By Dimitra DeFotis
Just when you thought things were calming down in Greece, headlines have erupted about political infighting and an internal "hacker" studying Grexit scenarios.
The Global X FTSE Greece 20 ETF ( GREK) was up 0.2% for the week. It fell nearly 3% in July, even though Greece averted a Grexit and is negotiating a third bailout of EUR86 billion ($96 billion). The good news: shares on the Athens exchange will resume trading on Monday after weeks of inactivity.
The not-so-good news: Greece could be headed for snap elections, which complicates discussions and votes in August before a crucial Aug. 20 payment to the European Central Bank. Political infighting and information leaks to the media seem par for the course, rather than economic confidence building.
The latest example: Prime Minister Alexis Tsipras acknowledged that he authorized former finance minister Yanis Varoufakis to come up with contingency plans for a Greek exit from the euro-currency union. The Wall Street Journal reports that a newly-released phone call revealed that Varoufakis "hired a friend and information-technology specialist months ago to hack into the Greek tax commissioner's data" to set up a parallel payment system based on IOUs in case Greece could no longer stay afloat using euros. See the WSJ story, " Greece's Tsipras Called For Euro-Exit Contingency Plan."
SGH Macro Advisorsin New York thinks Tsipras' strength is building, and that International Monetary Fund won't block the new bailout even though it is pushing European governments for Greek debt relief if it is to participate. SGH's Sassan Ghahramani and K evin Muehring write:
"For all the domestic challenges Greek Prime Minister Tsipras faced and will still have to face after striking a painful compromise bailout deal with the EU, the political agenda is and will continue to be driven by a strengthened - not weakened - Tsipras; he has been polling a whopping 60% in the most recent popular personality polls and still leading a party that is maintaining an all but insurmountable 15-20% lead over the New Democracy opposition.

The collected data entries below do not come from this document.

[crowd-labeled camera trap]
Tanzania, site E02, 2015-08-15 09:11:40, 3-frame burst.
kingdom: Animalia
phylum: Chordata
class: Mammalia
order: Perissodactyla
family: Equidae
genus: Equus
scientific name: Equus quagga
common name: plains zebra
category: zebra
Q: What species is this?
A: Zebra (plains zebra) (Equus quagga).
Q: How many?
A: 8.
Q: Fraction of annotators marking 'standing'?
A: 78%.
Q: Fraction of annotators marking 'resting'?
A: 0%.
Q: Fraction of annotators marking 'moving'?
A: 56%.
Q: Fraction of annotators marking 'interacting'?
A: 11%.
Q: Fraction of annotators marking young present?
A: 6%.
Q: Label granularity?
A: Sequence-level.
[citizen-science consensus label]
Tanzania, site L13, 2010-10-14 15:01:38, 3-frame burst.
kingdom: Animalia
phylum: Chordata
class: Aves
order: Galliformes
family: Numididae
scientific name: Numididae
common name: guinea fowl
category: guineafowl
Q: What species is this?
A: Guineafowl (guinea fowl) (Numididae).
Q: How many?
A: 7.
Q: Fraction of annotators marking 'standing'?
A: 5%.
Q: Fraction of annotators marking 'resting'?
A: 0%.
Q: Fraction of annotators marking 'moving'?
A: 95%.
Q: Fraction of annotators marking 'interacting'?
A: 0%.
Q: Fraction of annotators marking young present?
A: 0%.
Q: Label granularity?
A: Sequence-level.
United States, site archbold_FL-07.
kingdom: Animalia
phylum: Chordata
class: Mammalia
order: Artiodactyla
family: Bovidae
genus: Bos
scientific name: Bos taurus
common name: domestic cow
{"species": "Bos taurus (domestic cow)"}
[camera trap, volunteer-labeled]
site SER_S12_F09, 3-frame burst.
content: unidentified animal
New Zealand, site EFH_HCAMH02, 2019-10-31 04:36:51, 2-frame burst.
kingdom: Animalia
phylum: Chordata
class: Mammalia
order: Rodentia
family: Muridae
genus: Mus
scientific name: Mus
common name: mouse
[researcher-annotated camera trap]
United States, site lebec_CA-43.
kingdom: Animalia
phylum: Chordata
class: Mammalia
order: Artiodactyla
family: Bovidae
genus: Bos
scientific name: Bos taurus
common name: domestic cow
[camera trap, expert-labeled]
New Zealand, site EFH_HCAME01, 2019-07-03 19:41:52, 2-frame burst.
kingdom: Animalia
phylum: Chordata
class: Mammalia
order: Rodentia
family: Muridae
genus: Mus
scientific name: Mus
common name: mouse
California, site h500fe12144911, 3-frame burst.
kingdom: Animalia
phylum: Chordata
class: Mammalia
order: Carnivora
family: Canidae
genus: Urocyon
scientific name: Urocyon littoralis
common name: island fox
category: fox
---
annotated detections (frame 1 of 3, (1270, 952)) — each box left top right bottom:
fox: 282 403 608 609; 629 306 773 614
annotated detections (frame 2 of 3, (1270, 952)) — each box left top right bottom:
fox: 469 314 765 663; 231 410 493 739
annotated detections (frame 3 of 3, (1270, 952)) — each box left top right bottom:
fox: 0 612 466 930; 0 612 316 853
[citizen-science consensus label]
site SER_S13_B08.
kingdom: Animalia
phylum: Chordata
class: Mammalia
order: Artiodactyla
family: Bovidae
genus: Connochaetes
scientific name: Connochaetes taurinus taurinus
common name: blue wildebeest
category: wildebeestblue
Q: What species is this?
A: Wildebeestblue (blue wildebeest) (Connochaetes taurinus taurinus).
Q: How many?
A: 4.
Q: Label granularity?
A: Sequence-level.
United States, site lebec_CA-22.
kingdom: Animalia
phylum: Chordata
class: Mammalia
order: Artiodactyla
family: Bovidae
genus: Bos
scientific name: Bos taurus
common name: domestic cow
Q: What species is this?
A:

Furthermore, not only have we been expecting Tsipras to survive any defections from the noisy and restless Left Platform of Syriza, as was indeed played out in [the July 30] internal Central Committee meeting, we continue to expect Tsipras to be further strengthened by elections that now look all but inevitable for September."
And now it is August, a big month for tourism, which accounted for EUR17 billion (about $19 billion), or 9.5% of Greek gross domestic product in 2014. Tourism contributed as much as EUR45 billion in indirect benefits from spending in shops, restaurants, tourist sites and elsewhere, according to the Institute of Greek Tourism Confederation (SETE). Anecdotally, tourism is picking up, but it's not clear the evidence supports this WSJ headline: " Greece Makes Fast Recovery in Tourism."